### The records
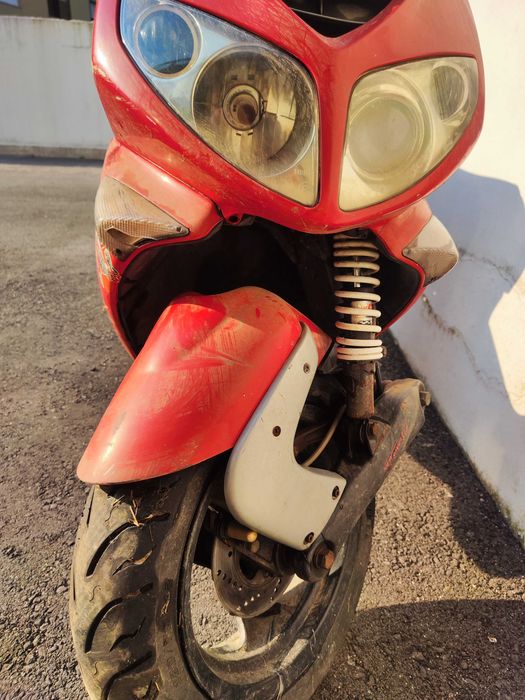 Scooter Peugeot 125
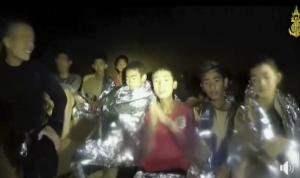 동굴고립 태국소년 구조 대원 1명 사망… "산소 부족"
* * *
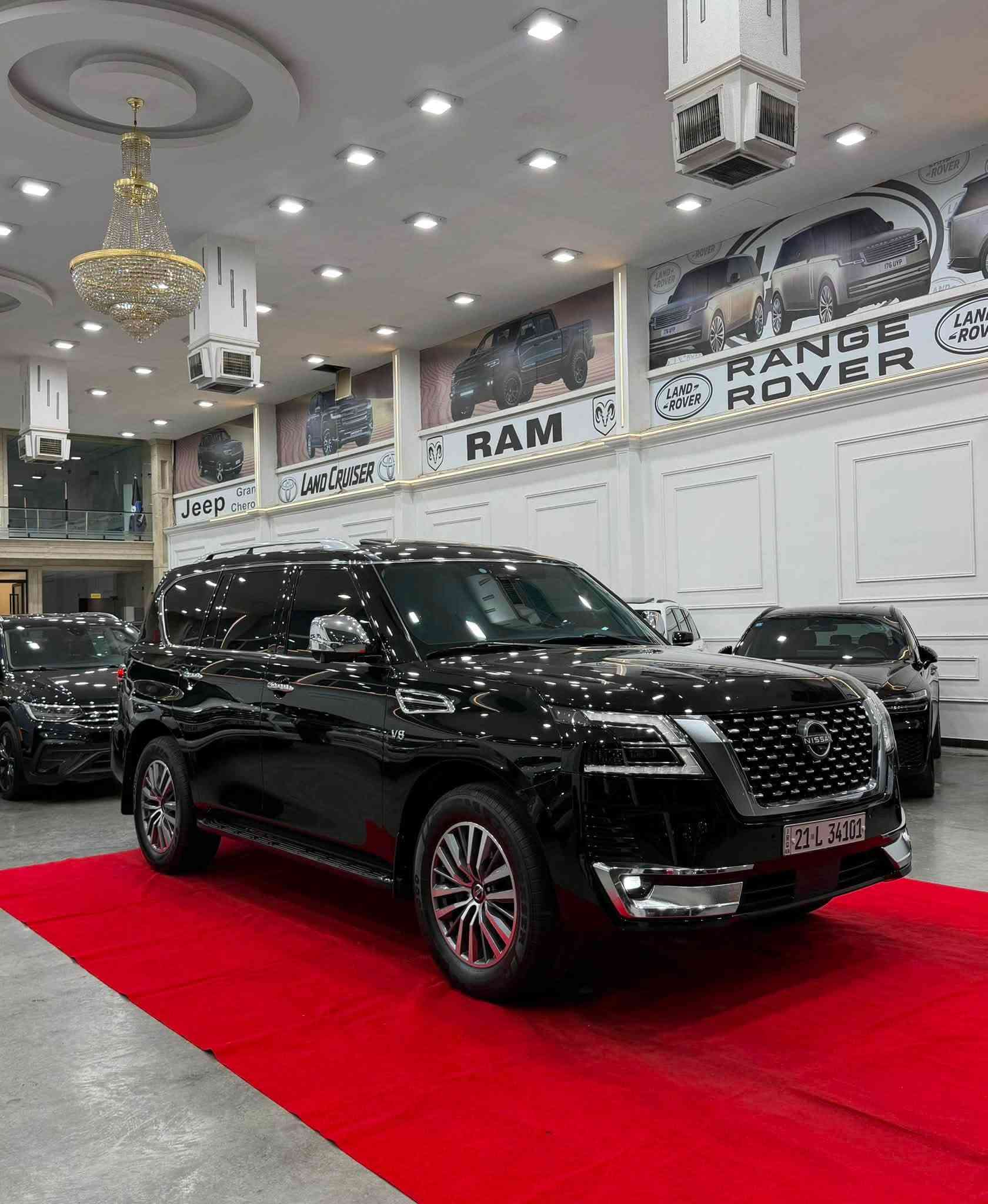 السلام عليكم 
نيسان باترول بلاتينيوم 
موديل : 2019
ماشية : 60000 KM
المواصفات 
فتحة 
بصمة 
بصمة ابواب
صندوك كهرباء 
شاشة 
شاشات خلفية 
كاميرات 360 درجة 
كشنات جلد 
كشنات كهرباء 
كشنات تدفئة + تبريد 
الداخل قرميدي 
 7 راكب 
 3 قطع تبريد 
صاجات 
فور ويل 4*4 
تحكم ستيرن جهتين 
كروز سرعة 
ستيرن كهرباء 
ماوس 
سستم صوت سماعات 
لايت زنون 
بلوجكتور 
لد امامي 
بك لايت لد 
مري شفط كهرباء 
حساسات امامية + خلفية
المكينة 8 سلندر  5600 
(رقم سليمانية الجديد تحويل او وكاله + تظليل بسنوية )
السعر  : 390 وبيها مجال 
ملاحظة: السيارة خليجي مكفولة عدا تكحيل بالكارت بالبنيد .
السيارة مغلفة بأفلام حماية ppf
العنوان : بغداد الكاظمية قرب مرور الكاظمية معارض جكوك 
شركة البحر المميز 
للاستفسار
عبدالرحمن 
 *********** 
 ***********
==
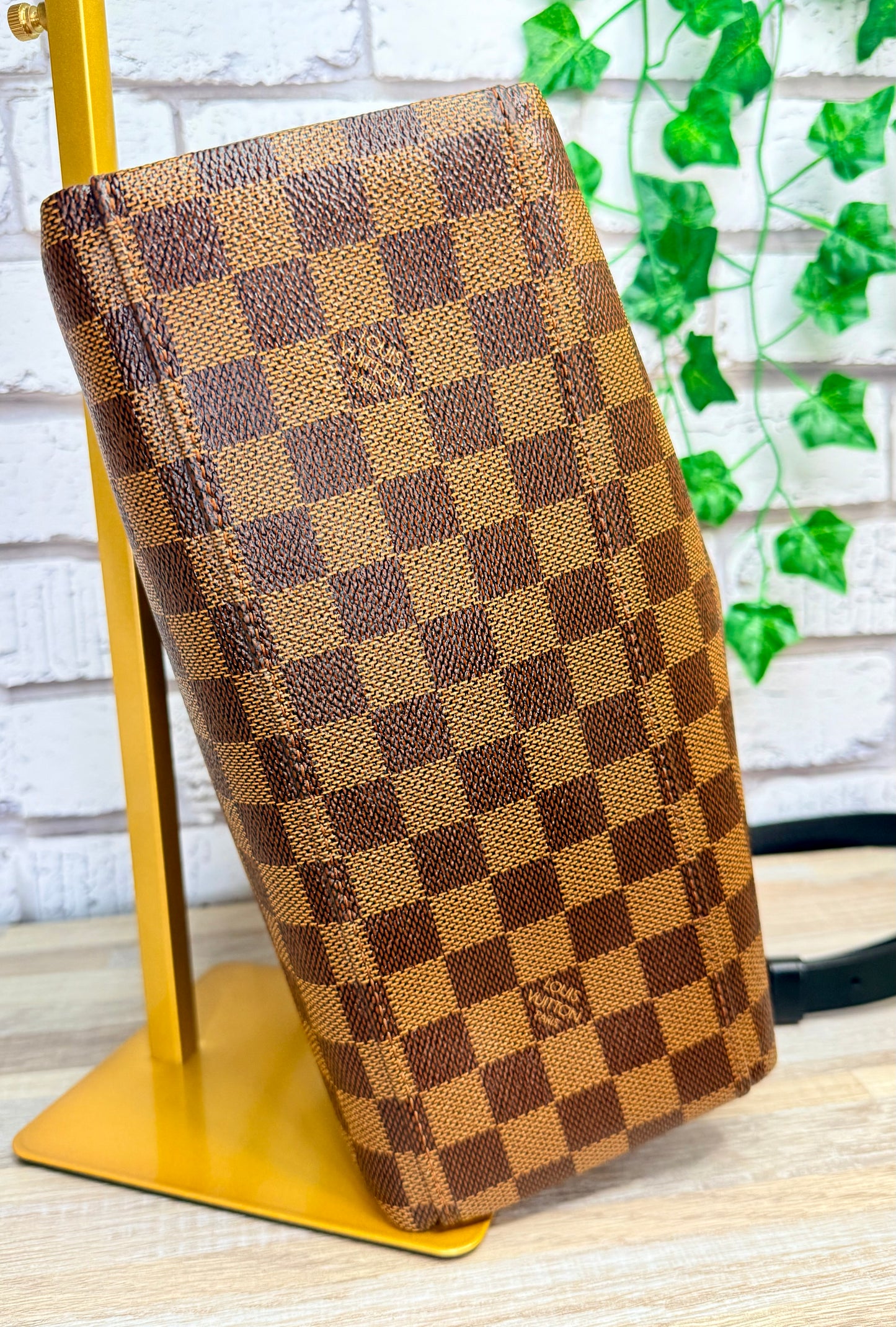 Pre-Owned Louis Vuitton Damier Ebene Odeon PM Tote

### The problem
If a line in the entries above has the word "السيارة", copy it.

### Task result
ملاحظة: السيارة خليجي مكفولة عدا تكحيل بالكارت بالبنيد .
السيارة مغلفة بأفلام حماية ppf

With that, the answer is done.